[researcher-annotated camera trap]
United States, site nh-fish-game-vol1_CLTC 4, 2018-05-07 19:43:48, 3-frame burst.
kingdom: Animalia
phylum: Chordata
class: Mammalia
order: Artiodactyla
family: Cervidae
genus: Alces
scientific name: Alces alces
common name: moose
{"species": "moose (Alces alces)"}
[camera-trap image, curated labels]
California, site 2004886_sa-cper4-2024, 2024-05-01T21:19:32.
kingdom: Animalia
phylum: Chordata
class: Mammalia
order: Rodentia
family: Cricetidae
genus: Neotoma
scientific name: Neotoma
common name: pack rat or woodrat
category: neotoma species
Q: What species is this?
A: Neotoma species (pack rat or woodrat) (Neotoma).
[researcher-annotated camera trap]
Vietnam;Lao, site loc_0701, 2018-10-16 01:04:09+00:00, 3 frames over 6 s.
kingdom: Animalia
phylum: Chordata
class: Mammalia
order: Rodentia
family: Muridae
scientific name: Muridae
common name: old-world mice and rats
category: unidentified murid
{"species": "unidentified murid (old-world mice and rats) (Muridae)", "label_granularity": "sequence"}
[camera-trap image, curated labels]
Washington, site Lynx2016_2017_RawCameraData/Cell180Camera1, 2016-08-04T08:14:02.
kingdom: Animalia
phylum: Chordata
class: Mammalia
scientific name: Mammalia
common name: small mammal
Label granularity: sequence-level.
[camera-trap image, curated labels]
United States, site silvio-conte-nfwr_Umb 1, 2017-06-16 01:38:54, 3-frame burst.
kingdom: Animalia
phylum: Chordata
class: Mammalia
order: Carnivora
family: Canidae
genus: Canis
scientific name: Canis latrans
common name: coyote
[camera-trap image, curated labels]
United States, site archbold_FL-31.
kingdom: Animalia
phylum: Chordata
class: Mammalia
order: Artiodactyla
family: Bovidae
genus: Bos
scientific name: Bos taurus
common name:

━━━━

In the entries above, find each line with the word "name" and show it.

Task solution:
scientific name: Alces alces
common name: moose
scientific name: Neotoma
common name: pack rat or woodrat
scientific name: Muridae
common name: old-world mice and rats
scientific name: Mammalia
common name: small mammal
scientific name: Canis latrans
common name: coyote
scientific name: Bos taurus
common name:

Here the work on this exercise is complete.